Exercise instructions: The output is the lines below from the one with "Тээврийн хэрэгслийн хөдөлгөөний" through the one with "- 2 шүүгдэгчид торгох ял тус тус оноолоо.", both included, printed exactly and with no other line.

Stored data:

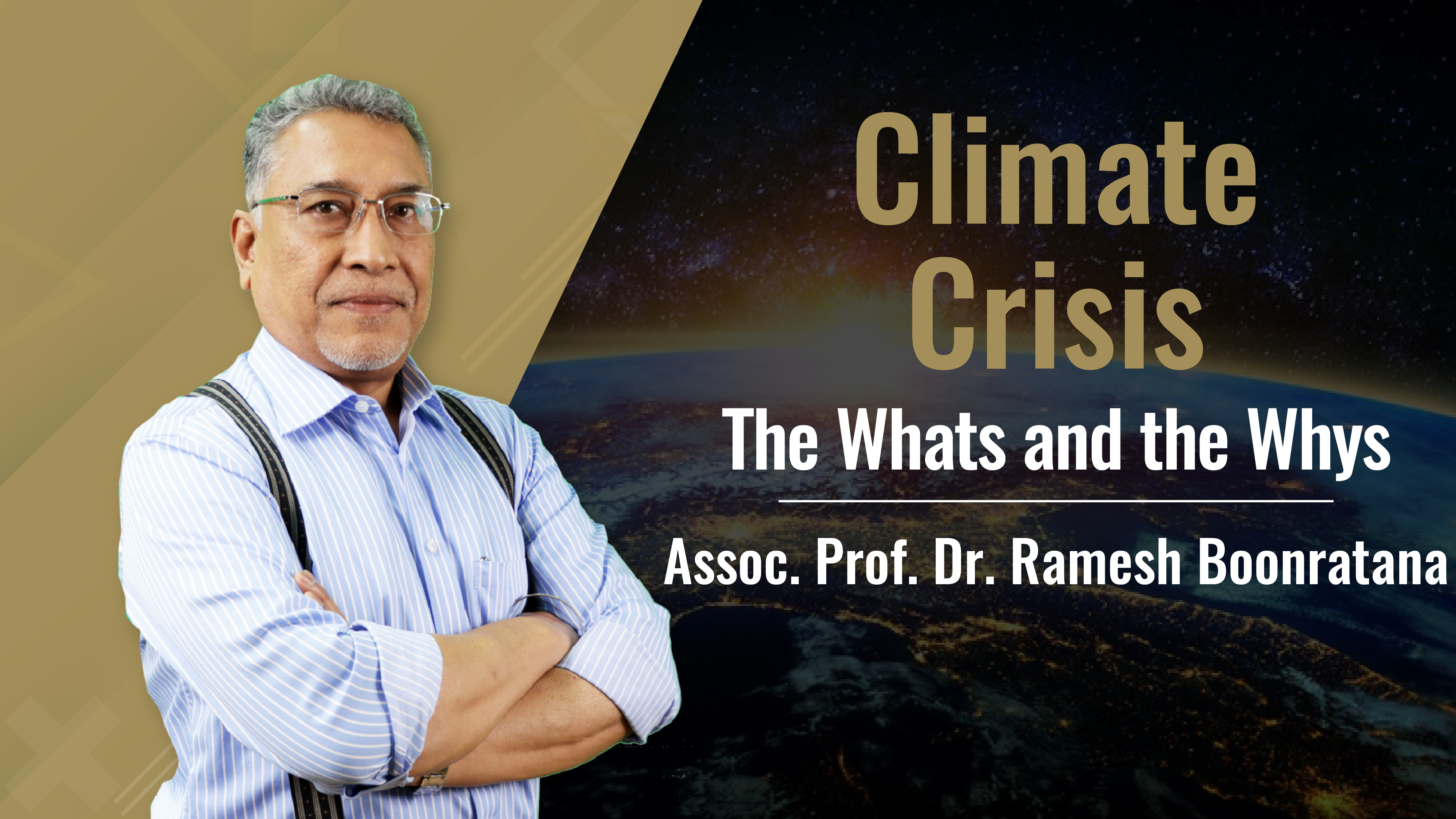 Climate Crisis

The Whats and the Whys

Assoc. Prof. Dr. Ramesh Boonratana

--

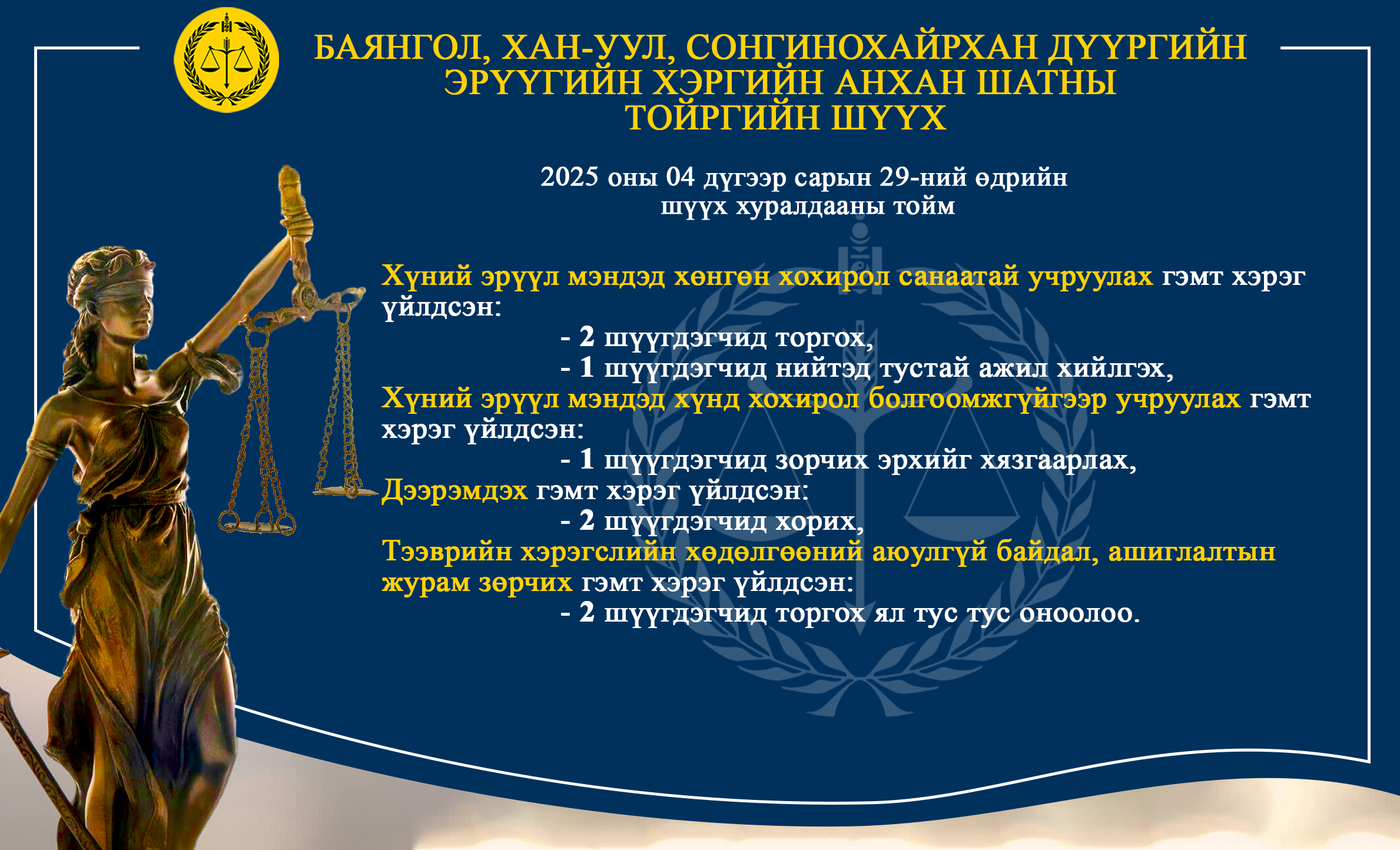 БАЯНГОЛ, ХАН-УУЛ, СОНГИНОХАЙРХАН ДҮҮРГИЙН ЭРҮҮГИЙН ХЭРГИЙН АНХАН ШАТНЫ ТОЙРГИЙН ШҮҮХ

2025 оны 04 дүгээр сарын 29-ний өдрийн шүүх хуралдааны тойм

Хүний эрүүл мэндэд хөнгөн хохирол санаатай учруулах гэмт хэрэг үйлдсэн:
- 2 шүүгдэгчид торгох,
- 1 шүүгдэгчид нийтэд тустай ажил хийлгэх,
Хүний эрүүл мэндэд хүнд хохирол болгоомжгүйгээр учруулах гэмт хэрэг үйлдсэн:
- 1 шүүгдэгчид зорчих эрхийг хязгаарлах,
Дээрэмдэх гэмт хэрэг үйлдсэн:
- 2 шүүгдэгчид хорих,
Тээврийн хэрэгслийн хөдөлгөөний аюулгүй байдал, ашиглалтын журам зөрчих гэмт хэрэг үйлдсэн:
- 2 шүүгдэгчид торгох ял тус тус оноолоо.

Expected answer:
Тээврийн хэрэгслийн хөдөлгөөний аюулгүй байдал, ашиглалтын журам зөрчих гэмт хэрэг үйлдсэн:
- 2 шүүгдэгчид торгох ял тус тус оноолоо.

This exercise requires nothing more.